The Republicans are going to go ballistic about this quote from the Supreme Court nominee:
"[W]hen a case comes before me involving, let's say, someone who is an immigrant — and we get an awful lot of immigration cases and naturalization cases — I can't help but think of my own ancestors, because it wasn't that long ago when they were in that position.
"And so it's my job to apply the law. It's not my job to change the law or to bend the law to achieve any result. But when I look at those cases, I have to say to myself, and I do say to myself, 'You know, this could be your grandfather, this could be your grandmother. They were not citizens at one time, and they were people who came to this country.' …

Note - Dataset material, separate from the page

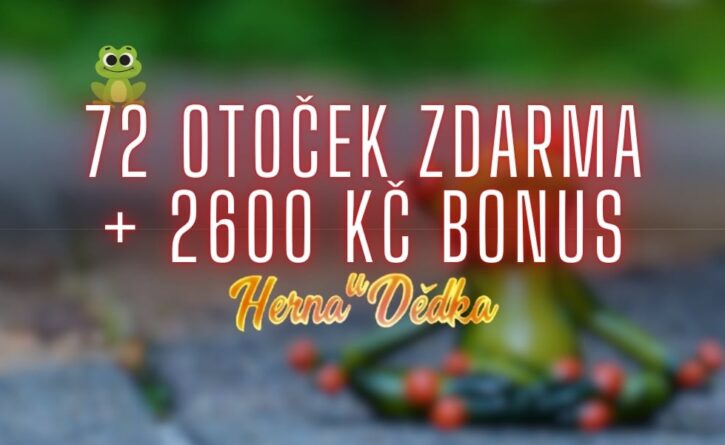 Bonus a 72 free spinů z Herny U Dědka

"When I get a case about discrimination, I have to think about people in my own family who suffered discrimination because of their ethnic background or because of religion or because of gender. And I do take that into account."
You see? She is going to take her heritage and background "into account"!
Except — gotcha! — that quote wasn't from Supreme Court nominee Sonia Sotomayor; it was from Supreme Court nominee Samuel Alito during his 2005 confirmation hearings.
Here's what Glenn Greenwald has to say regarding Justice Sam Alito on empathy and judging:
Anyone who is objecting now to Sotomayor's alleged "empathy" problem but who supported Sam Alito and never objected to this sort of thing ought to have their motives questioned (and the same is true for someone who claims that a person who overcame great odds to graduate at the top of their class at Princeton, graduate Yale Law School, and then spent time as a prosecutor, corporate lawyer, district court judge and appellate court judge must have been chosen due to "identity politics"). And the idea that her decision in Ricci demonstrates some sort of radicalism — when she was simply affirming the decision of a federal district judge, was part of a unanimous circuit panel in doing so, was supported by a majority of her fellow Circuit judges who refused to re-hear the case, and will, by all accounts, have at least several current Supreme Court Justices side with her — is frivolous on its face.
Yup. So these talking heads are going to have to explain why Sam Alito is NOT a racist:
And while I'm at it, what's this with calling Sotomayor a "reverse racist"? That's what Rush and others are saying, based on an out-of-context quote in which she expresses the hope that her life experiences as a minority and woman would make her a better jurist than a white man who didn't have those experiences.
Why is that reverse racism? If it's anything, it's racism (and it's not that). If racism is not liking someone of a different ethnic group, then "reverse racism" would be not liking someone of your own group, I would think.
Sure, I get the reasoning at work here: those who hate whites are reverse racists; whites who hate others are regular ol' racists. But isn't making that distinction itself racist?
UPDATE: Mark Krekorian over at NRO's The Corner has found yet another reason to dislike Sotomayor (pronounced Sot-oh-may-YORE):
Deferring to people's own pronunciation of their names should obviously be our first inclination, but there ought to be limits. Putting the emphasis on the final syllable of Sotomayor is unnatural in English (which is why the president stopped doing it after the first time at his press conference), unlike my correspondent's simple preference for a monophthong over a diphthong, and insisting on an unnatural pronunciation is something we shouldn't be giving in to.
To which I respond….
By the way, EVERYTHING about Sotomayor you read, see and hear over the next few months is just political theatre. She's going to be confirmed. That's so patently obvious that one wonders why anyone is bothering to object.